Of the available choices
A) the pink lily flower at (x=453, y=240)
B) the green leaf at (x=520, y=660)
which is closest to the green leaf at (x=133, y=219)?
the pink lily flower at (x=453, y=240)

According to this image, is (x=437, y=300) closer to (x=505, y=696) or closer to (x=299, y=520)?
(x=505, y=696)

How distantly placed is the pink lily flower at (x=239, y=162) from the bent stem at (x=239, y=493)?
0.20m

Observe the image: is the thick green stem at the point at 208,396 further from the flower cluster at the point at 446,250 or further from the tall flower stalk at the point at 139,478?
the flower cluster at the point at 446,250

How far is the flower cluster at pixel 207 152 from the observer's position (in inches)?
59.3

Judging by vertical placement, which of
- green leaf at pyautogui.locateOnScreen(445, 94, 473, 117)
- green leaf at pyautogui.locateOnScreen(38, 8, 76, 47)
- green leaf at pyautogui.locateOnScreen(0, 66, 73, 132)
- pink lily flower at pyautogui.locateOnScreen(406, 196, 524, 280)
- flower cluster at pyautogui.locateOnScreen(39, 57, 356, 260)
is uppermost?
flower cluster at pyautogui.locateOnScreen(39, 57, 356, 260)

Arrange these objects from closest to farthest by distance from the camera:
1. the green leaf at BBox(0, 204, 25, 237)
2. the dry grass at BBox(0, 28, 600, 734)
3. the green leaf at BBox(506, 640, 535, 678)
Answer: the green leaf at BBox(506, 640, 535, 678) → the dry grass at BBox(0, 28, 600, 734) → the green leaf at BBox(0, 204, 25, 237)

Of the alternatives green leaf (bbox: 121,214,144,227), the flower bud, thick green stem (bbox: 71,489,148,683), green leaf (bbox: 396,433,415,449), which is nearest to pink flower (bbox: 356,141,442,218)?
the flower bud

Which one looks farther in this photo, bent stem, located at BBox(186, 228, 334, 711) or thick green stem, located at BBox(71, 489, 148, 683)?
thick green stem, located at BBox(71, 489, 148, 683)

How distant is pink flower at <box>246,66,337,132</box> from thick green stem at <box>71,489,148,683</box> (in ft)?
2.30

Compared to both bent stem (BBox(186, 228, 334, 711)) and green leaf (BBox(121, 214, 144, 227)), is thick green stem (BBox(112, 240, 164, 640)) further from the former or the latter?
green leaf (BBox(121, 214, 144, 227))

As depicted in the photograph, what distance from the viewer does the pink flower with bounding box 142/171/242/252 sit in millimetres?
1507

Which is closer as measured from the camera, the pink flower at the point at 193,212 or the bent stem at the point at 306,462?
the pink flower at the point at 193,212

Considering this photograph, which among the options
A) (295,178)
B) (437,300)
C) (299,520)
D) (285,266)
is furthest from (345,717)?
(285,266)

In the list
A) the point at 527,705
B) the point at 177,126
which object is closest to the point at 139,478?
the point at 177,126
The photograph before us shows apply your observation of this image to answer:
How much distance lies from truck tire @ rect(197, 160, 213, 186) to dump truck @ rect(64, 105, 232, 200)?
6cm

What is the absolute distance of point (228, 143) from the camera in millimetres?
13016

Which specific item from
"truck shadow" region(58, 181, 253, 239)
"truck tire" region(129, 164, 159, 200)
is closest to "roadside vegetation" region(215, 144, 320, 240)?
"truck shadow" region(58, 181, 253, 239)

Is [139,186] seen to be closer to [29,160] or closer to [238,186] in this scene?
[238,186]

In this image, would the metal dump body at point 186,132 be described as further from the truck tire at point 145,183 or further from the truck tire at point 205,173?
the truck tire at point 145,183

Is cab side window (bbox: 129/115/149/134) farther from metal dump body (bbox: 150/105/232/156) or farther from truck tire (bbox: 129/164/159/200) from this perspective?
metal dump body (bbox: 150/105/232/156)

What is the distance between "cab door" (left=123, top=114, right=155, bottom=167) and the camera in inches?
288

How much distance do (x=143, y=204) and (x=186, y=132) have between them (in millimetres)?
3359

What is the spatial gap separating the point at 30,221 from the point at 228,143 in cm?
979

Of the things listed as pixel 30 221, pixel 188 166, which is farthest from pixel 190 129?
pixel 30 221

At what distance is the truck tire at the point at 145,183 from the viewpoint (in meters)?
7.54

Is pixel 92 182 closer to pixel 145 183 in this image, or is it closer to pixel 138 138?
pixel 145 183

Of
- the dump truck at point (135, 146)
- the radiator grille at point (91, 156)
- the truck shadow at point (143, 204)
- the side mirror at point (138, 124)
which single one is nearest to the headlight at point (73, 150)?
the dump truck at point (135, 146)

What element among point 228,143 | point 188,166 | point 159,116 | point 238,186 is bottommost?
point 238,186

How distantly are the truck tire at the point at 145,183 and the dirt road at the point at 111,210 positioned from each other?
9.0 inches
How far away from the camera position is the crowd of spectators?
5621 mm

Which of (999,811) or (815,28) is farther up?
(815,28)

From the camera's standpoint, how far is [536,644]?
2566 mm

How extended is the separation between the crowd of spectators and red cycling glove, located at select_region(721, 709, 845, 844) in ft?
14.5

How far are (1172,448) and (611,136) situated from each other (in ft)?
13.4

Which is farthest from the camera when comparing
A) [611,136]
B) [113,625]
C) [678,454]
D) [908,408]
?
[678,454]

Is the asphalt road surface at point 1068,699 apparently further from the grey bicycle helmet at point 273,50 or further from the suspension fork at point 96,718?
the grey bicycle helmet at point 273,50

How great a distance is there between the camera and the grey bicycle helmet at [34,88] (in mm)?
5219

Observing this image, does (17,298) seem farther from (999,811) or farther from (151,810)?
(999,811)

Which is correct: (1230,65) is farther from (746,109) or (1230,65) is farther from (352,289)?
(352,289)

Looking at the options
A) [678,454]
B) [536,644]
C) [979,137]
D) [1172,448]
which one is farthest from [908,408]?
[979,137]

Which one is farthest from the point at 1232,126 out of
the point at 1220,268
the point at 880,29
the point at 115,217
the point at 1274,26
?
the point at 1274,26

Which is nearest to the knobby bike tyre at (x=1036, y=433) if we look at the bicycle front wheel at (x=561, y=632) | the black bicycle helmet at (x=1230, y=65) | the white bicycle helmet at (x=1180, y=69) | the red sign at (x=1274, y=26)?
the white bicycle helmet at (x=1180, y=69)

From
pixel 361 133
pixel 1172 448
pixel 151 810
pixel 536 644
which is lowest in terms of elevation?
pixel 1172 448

━━━━

Problem to solve> Please reproduce each record precisely as written.

Solution to the exercise>
Of the available choices
A) the pink lily flower at (x=453, y=240)
B) the green leaf at (x=520, y=660)
which is closest to the green leaf at (x=133, y=219)?
the pink lily flower at (x=453, y=240)

According to this image, is (x=437, y=300) closer to (x=505, y=696) or closer to (x=299, y=520)?
(x=505, y=696)

How distantly placed is the pink lily flower at (x=239, y=162) from the bent stem at (x=239, y=493)?
0.20m

Observe the image: is the thick green stem at the point at 208,396 further from the flower cluster at the point at 446,250 or further from the tall flower stalk at the point at 139,478?
the flower cluster at the point at 446,250

How far is the flower cluster at pixel 207 152 from the observer's position (in inches)?
59.3

Judging by vertical placement, which of
- green leaf at pyautogui.locateOnScreen(445, 94, 473, 117)
- green leaf at pyautogui.locateOnScreen(38, 8, 76, 47)
- green leaf at pyautogui.locateOnScreen(0, 66, 73, 132)
- pink lily flower at pyautogui.locateOnScreen(406, 196, 524, 280)
- flower cluster at pyautogui.locateOnScreen(39, 57, 356, 260)
is uppermost?
flower cluster at pyautogui.locateOnScreen(39, 57, 356, 260)

Arrange these objects from closest to farthest by distance from the camera:
1. the green leaf at BBox(0, 204, 25, 237)
2. the dry grass at BBox(0, 28, 600, 734)
3. the green leaf at BBox(506, 640, 535, 678)
Answer: the green leaf at BBox(506, 640, 535, 678) → the dry grass at BBox(0, 28, 600, 734) → the green leaf at BBox(0, 204, 25, 237)

Of the alternatives green leaf (bbox: 121,214,144,227), the flower bud, thick green stem (bbox: 71,489,148,683), green leaf (bbox: 396,433,415,449), which is nearest to pink flower (bbox: 356,141,442,218)?
the flower bud

Which one looks farther in this photo, bent stem, located at BBox(186, 228, 334, 711) or thick green stem, located at BBox(71, 489, 148, 683)?
thick green stem, located at BBox(71, 489, 148, 683)

How distant is pink flower at <box>246,66,337,132</box> from thick green stem at <box>71,489,148,683</box> (in ft)?
2.30

Compared to both bent stem (BBox(186, 228, 334, 711)) and green leaf (BBox(121, 214, 144, 227)), is thick green stem (BBox(112, 240, 164, 640)) further from the former or the latter?
green leaf (BBox(121, 214, 144, 227))

As depicted in the photograph, what distance from the viewer does the pink flower with bounding box 142/171/242/252 sit in millimetres?
1507

Which is closer as measured from the camera, the pink flower at the point at 193,212 or the bent stem at the point at 306,462?
the pink flower at the point at 193,212

Considering this photograph, which among the options
A) (295,178)
B) (437,300)
C) (299,520)
D) (285,266)
is furthest from (345,717)?
(285,266)

In the list
A) the point at 527,705
B) the point at 177,126
which object is closest to the point at 139,478?
the point at 177,126
The photograph before us shows apply your observation of this image to answer:
How much distance lies from truck tire @ rect(197, 160, 213, 186) to dump truck @ rect(64, 105, 232, 200)?
6cm

What is the absolute distance of point (228, 143) from the camera in millimetres?
13016

Which specific item from
"truck shadow" region(58, 181, 253, 239)
"truck tire" region(129, 164, 159, 200)
is closest to "roadside vegetation" region(215, 144, 320, 240)?
"truck shadow" region(58, 181, 253, 239)

Is [139,186] seen to be closer to [29,160] or closer to [238,186] in this scene?
[238,186]

In this image, would the metal dump body at point 186,132 be described as further from the truck tire at point 145,183 or further from the truck tire at point 205,173?
the truck tire at point 145,183

Is cab side window (bbox: 129/115/149/134) farther from metal dump body (bbox: 150/105/232/156) or farther from truck tire (bbox: 129/164/159/200) from this perspective?
metal dump body (bbox: 150/105/232/156)

What is the distance between "cab door" (left=123, top=114, right=155, bottom=167) and the camera in inches?
288

How much distance do (x=143, y=204) and (x=186, y=132) have between them (in millimetres)?
3359

What is the spatial gap separating the point at 30,221 from the point at 228,143 in cm?
979

Of the things listed as pixel 30 221, pixel 188 166, which is farthest from pixel 190 129?
pixel 30 221

At what distance is the truck tire at the point at 145,183 from the viewpoint (in meters)?
7.54

Is pixel 92 182 closer to pixel 145 183 in this image, or is it closer to pixel 138 138?
pixel 145 183

Of
- the dump truck at point (135, 146)
- the radiator grille at point (91, 156)
- the truck shadow at point (143, 204)
- the side mirror at point (138, 124)
which single one is nearest to the headlight at point (73, 150)?
the dump truck at point (135, 146)

What element among point 228,143 | point 188,166 | point 159,116 | point 238,186 is bottommost?
point 238,186

How distantly are the truck tire at the point at 145,183 and the dirt road at the point at 111,210 positioned from each other?
9.0 inches
How far away from the camera position is the crowd of spectators?
5621 mm

Which of (999,811) or (815,28) is farther up?
(815,28)

From the camera's standpoint, how far is [536,644]?
2566 mm

How extended is the separation between the crowd of spectators and red cycling glove, located at select_region(721, 709, 845, 844) in ft?
14.5

How far are (1172,448) and (611,136) situated from each other (in ft)?
13.4

Which is farthest from the camera when comparing
A) [611,136]
B) [113,625]
C) [678,454]
D) [908,408]
?
[678,454]

Is the asphalt road surface at point 1068,699 apparently further from the grey bicycle helmet at point 273,50 or further from the suspension fork at point 96,718?
the grey bicycle helmet at point 273,50

How great a distance is there between the camera and the grey bicycle helmet at [34,88] (in mm)?
5219

Observing this image, does (17,298) seem farther from (999,811) or farther from (151,810)?
(999,811)

Which is correct: (1230,65) is farther from (746,109) or (1230,65) is farther from (352,289)?
(352,289)

Looking at the options
A) [678,454]
B) [536,644]
C) [979,137]
D) [1172,448]
which one is farthest from [908,408]?
[979,137]

Which one is farthest from the point at 1232,126 out of
the point at 1220,268
the point at 880,29
the point at 115,217
the point at 1274,26
?
the point at 1274,26

Which is nearest to the knobby bike tyre at (x=1036, y=433) if we look at the bicycle front wheel at (x=561, y=632) | the black bicycle helmet at (x=1230, y=65) | the white bicycle helmet at (x=1180, y=69) | the red sign at (x=1274, y=26)?
the white bicycle helmet at (x=1180, y=69)

From
pixel 361 133
pixel 1172 448
pixel 151 810
pixel 536 644
which is lowest in terms of elevation?
pixel 1172 448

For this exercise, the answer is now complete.